Copy everything in the listing below word for word, apart from any images.

*** Opening of Provided records ***

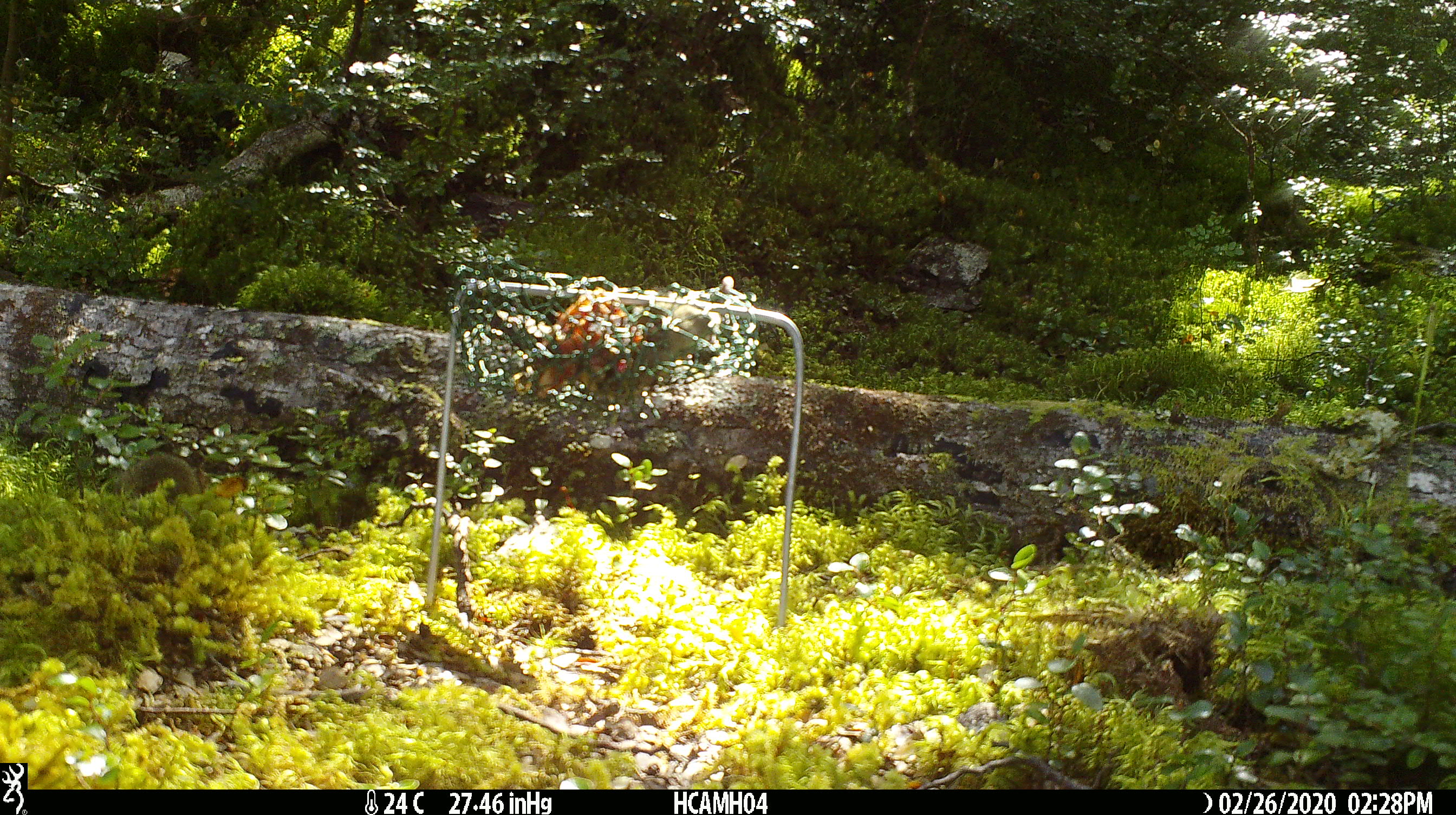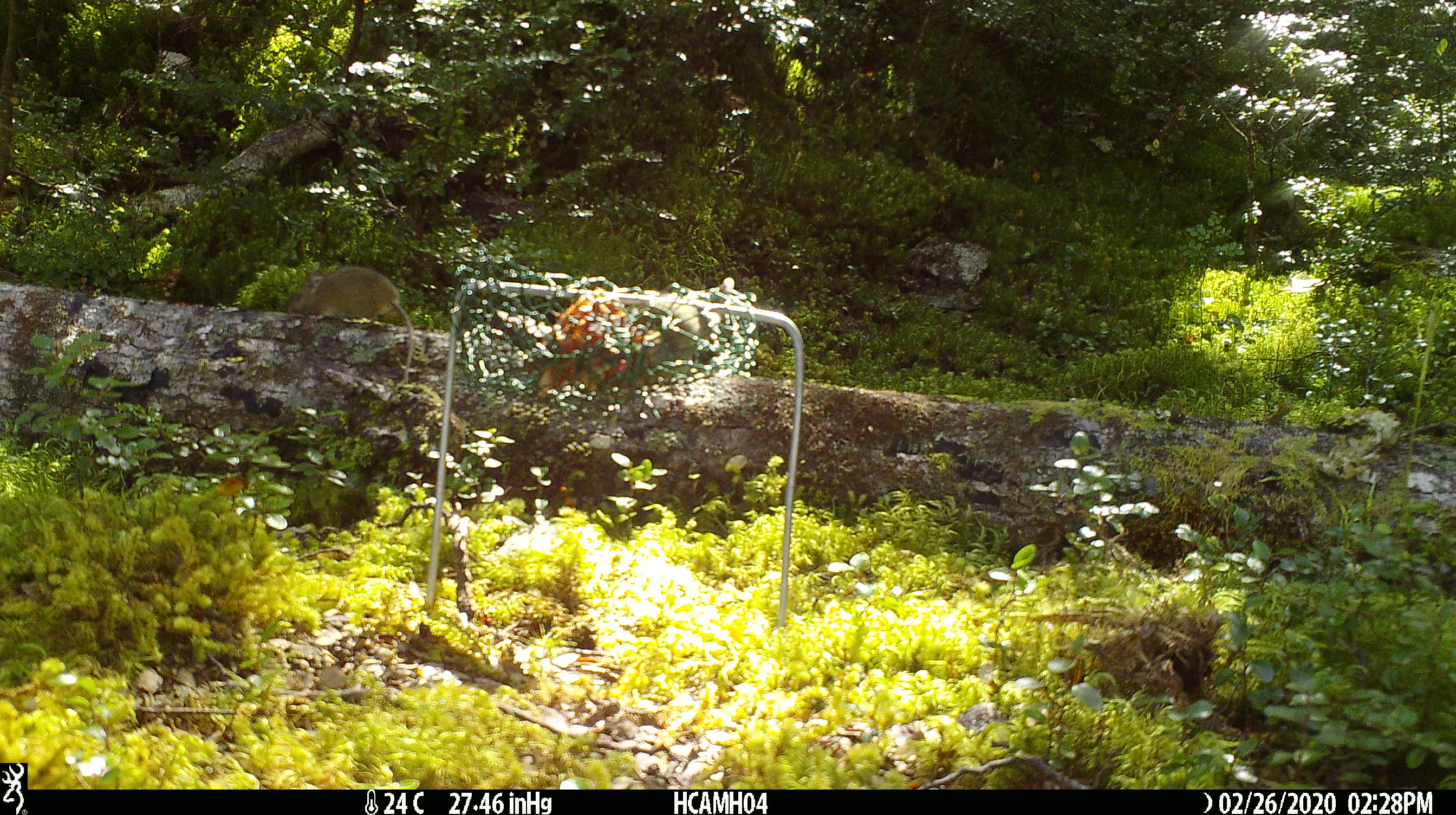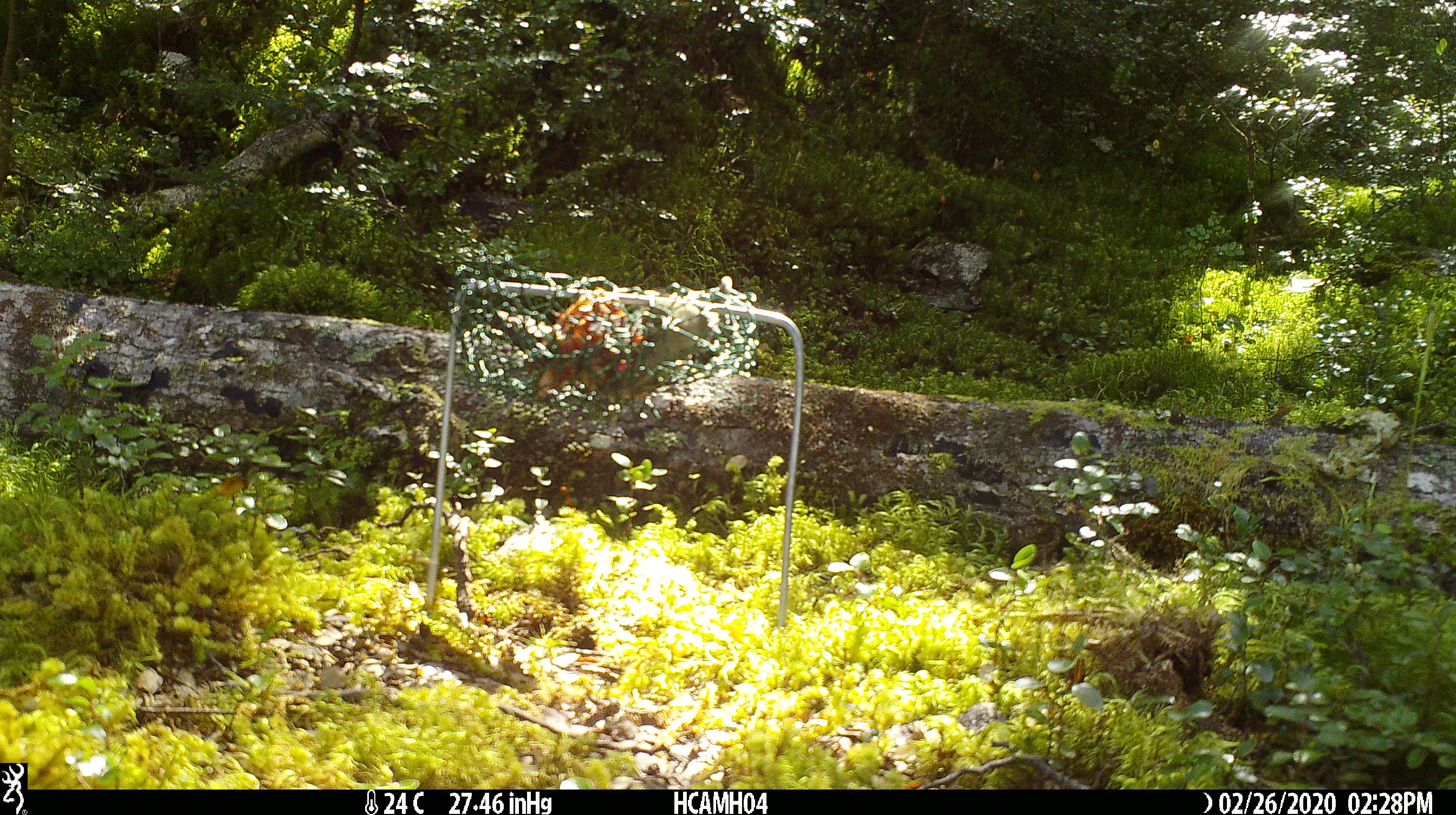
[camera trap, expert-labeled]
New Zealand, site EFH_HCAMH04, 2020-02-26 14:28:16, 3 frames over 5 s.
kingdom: Animalia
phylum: Chordata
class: Mammalia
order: Rodentia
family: Muridae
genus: Mus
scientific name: Mus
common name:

*** Close of Provided records ***

* [Response for this exercise]
[camera trap, expert-labeled]
New Zealand, site EFH_HCAMH04, 2020-02-26 14:28:16, 3 frames over 5 s.
kingdom: Animalia
phylum: Chordata
class: Mammalia
order: Rodentia
family: Muridae
genus: Mus
scientific name: Mus
common name:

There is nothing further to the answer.